[poky] RFC/RFT Checksums as part of stamp files

Koen Kooi koen at dominion.thruhere.net
Fri Jan 7 00:37:45 PST 2011


Op 6 jan 2011, om 23:56 heeft Richard Purdie het volgende geschreven:

> We've been working on checksums and sstate for a while, one of the
> pieces we've not put in place so far is using the checksums in the stamp
> files.
> 
> What this would mean in English is the end of PR bumps since when you
> change the recipe, the checksums of the appropriate tasks change and
> everything automatically rebuilds that changed.
> 
> It also means if you change something in the core packaging, everything
> should repackage and so on.
> 
> The final key to enabling this is this commit:
> 
> http://git.pokylinux.org/cgit.cgi/poky-contrib/commit/?h=rpurdie/bitbake-wip&id=b82259b901cae11b0e5715a92a580c9432af52cc
> 
> This hasn't been merged to master yet but we should discuss when this
> change could/should be merged and under what criteria.
> 
> I've only just started testing full builds with the change myself so
> keep that in mind. I'd appreciate testing but the change is still very
> new and likely has bugs to iron out.
> 
> I'm also aware that this idea isn't going to be universally liked,
> particularly I can guess that Koen is going to have concerns about this
> and Angstrom since the lack of PR bumps means package feeds could start
> to suffer.

You saved me from writing a lengthy email about that :) 

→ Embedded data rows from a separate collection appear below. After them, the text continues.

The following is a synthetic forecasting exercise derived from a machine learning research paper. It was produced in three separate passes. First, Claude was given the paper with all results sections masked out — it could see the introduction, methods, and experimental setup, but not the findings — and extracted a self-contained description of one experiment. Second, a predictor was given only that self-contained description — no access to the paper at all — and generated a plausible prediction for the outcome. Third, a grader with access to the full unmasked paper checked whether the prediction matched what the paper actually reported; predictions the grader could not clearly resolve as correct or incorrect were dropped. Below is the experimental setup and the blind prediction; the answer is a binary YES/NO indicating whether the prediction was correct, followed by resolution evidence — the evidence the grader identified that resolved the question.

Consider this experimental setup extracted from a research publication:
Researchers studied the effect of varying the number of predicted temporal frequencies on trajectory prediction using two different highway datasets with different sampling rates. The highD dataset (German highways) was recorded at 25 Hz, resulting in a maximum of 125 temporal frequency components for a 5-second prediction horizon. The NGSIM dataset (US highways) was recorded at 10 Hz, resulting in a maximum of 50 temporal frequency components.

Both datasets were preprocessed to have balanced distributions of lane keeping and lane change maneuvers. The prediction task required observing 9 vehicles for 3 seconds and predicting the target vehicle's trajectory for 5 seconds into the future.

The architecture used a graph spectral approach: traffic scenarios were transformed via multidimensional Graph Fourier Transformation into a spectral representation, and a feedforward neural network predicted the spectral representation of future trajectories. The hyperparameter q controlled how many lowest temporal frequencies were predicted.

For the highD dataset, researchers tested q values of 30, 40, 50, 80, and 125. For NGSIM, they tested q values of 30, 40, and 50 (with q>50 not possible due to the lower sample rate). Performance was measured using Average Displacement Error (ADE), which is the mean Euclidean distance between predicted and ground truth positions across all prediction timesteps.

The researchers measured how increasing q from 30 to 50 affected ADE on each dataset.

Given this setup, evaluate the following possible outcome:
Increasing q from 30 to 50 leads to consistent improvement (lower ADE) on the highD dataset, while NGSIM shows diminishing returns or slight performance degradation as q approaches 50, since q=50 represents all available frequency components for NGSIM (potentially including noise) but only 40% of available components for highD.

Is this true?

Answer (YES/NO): NO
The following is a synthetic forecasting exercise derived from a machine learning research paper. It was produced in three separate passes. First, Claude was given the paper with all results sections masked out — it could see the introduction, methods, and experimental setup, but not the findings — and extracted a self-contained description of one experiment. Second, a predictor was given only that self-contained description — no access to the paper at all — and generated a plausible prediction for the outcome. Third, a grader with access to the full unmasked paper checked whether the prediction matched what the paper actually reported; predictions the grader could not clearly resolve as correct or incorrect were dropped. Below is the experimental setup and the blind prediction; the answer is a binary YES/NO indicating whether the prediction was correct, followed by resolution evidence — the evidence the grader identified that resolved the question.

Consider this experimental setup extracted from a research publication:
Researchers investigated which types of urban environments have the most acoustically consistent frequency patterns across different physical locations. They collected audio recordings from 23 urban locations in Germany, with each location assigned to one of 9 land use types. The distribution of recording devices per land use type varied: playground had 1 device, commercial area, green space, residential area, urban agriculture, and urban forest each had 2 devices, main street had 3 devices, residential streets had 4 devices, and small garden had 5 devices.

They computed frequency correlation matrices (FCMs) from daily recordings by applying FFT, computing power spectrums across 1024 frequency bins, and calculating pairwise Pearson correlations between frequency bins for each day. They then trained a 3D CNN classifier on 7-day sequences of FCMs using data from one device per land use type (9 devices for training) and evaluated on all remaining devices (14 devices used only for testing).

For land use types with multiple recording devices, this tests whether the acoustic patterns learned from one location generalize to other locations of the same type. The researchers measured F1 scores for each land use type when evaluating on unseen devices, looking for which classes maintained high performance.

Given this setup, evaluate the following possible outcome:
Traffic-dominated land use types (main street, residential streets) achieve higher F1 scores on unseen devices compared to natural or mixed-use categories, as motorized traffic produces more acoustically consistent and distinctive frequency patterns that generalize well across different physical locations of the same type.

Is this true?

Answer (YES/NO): NO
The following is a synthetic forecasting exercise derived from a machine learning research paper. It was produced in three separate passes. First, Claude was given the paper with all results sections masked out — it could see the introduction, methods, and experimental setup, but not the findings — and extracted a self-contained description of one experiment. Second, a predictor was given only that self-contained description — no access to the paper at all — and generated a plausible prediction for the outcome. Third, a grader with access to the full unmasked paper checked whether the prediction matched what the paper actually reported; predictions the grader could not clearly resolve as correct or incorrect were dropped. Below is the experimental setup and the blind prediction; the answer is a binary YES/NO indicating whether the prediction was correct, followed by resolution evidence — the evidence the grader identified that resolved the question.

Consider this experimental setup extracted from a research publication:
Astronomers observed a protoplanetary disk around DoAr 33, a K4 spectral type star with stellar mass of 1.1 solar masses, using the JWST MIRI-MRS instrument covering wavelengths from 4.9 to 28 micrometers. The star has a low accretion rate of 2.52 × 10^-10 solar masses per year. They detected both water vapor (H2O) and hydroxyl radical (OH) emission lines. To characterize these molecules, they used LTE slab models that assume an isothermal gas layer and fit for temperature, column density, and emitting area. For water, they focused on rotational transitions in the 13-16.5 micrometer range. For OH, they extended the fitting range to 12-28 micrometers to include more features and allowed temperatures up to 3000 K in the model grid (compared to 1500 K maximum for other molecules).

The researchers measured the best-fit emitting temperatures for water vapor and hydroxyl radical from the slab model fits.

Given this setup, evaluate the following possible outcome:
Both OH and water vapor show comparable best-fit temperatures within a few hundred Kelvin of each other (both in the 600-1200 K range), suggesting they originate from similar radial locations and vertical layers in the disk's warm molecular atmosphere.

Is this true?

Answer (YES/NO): NO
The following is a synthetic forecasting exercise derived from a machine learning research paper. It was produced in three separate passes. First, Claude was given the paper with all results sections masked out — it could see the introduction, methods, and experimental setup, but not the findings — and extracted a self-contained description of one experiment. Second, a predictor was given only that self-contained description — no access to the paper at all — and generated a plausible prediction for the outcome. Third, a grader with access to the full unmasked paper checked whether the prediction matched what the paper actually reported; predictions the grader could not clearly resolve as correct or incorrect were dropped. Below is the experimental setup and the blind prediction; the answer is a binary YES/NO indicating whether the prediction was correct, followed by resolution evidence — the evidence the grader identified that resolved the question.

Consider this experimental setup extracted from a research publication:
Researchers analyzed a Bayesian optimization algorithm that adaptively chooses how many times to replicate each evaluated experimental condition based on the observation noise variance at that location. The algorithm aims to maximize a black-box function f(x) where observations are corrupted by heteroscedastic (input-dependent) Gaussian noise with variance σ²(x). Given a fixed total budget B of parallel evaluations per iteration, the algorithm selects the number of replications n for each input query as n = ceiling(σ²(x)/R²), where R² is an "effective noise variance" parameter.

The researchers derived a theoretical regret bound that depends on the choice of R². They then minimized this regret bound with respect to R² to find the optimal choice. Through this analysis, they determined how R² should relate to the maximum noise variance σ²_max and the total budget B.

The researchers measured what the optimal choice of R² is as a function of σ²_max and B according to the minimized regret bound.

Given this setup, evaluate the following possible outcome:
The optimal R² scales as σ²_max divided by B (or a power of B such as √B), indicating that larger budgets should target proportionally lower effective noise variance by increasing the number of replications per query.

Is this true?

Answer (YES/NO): YES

> My proposal for dealing with this will be to start having the packaging
> backend take ownership of PE and PR fields. These should be auto
> incremented when the build changes. That in itself is easy enough if you
> have one build area, the tricky bit is where you have multiple build
> sources feeding into a common packages repo like Angstrom.
> 
> For this we're going to need some kind of network service that takes a
> version and provides the PE/PR values back, incrementing them each time
> it sees a new version/checksum.

As a simpler short term solution, can the build "master" write the info to disk (e.g. sqlite) so we can put it in a layer and build "slaves" would just read that back? That we we only need a variable to either read (slaves) or write (master) to that file. It also involves as little as possible network access, since it sits in the metadata git.